A short walk from the hotel, along the tree-lined streets sometimes loud with the sound of traffic, we found ourselves outside Gaziantep museum. More exciting though for our young guides was the presence of the football stadium opposite!
The museum contained many artefacts from different eras, ranging from the prehistoric up to the early Islamic period. Most spectacular were the many Roman mosaics on display.
The museum contained many artefacts from different eras, ranging from the prehistoric up to the early Islamic period. Most spectacular were the many Roman mosaics on display.




After lunch we walked further along until we came to the ruined castle which stands on a small hill in the centre of Gaziantep.





Just before we were shown onto a coach for the next part of the day the females of the party were shown into some old public baths near the foot of the castle. Today was “ladies day” at the baths so the men had to stay outside and admire the small patch of green grass which was kept alive by the application of water at regular intervals. Needless to say it was frowned upon to walk on the grass.
The coach took us some distance away in the city to our goal – our host school. The school is in a rundown part of the town which is inhabited by some of the poorest people.
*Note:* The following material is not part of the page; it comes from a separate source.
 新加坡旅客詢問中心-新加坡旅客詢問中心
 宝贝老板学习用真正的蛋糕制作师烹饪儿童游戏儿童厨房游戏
The short walk from the coach stop past about 100 m of residential housing was one of the most culturally surprising aspects of the visit so far. The local population, mainly female and infants dressed in headscarves and wearing gypsy-style dresses, crowded the doorways or stepped out onto the street. As the walls of the school came into view a loud rhythmic banging started up, along with a deafening noise of human cheering and shouting. What was happening? The answer was waiting round the corner as the high wall ended in the school gates and we walked in. Hundreds of small children were crowded together in front of the school building jumping up and down to the rhythm of a big bass drum. A piper was playing a scream pipe but we couldn’t hear it above the noise. Every small child wanted to shake our hands and to say something in English. After about 500 handshakes it became apparent that some of the children were coming several times over. Their enthusiasm overwhelmed us.

Eventually we, and the contents of the school yard, entered the building. Local pupils went to their classrooms and we were shown into the staffroom where the local teachers had prepared drinks and sweet treats for their guests.
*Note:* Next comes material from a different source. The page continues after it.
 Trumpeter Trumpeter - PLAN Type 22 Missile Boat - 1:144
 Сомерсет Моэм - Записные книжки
Some classrooms were visited and the reception class were engaged in one of their favourite games of “stand up, sit down”.
The walk back to the bus was met with just as much curiosity as had been our arrival, maybe not as noisy though.
Some notable remarks of the day:
For much of the day our group was accompanied by a civil police officer who had been hired to deal with any possible problems which we might have had with the local population. It is now apparent that we must be the only European visitors ever to have visited Gaziantep and we have been given the status of celebrities. The guard at the school gates had to close them quickly behind us to prevent the curious local inhabitants from following us inside the school compound. We were often having English spoken to us as we walked past people, although it appears that very little is spoken in the town. Everywhere the people have been very warm and friendly and very willing to use whatever English they have.